* _Problem_
Return every line of the records below that contains the string "inches". Matches must have the same case.

* _Material for this exercise_
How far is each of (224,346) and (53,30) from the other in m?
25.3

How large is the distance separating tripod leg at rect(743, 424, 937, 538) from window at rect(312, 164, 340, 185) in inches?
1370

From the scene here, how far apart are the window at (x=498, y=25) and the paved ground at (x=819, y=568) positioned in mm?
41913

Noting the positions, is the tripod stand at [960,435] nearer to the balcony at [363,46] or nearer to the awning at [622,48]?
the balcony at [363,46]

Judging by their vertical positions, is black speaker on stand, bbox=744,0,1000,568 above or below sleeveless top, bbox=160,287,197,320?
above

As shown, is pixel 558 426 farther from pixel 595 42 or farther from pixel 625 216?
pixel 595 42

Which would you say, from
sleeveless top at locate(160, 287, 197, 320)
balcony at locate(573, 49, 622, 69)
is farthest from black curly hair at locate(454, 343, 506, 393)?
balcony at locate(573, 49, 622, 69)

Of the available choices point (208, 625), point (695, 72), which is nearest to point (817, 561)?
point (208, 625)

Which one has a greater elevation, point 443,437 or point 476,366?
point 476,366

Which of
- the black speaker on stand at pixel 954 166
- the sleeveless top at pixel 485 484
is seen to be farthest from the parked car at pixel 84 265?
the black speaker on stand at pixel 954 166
==
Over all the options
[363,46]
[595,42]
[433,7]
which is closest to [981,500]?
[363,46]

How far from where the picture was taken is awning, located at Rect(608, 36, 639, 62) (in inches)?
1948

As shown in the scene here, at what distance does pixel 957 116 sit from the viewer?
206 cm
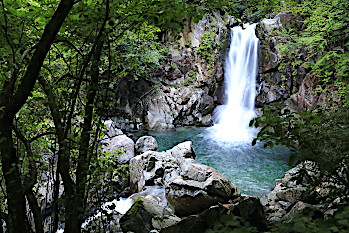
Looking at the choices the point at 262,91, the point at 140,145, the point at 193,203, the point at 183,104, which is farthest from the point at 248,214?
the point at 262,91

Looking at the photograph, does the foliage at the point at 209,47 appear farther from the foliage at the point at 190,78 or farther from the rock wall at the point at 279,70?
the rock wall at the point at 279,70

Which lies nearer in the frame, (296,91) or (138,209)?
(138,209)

* _Final result_
How large is the distance separating tripod leg at rect(743, 424, 937, 538) from window at rect(312, 164, 340, 185) in inches?
How far from where the picture was taken is awning, located at Rect(608, 36, 639, 62) (in inches)?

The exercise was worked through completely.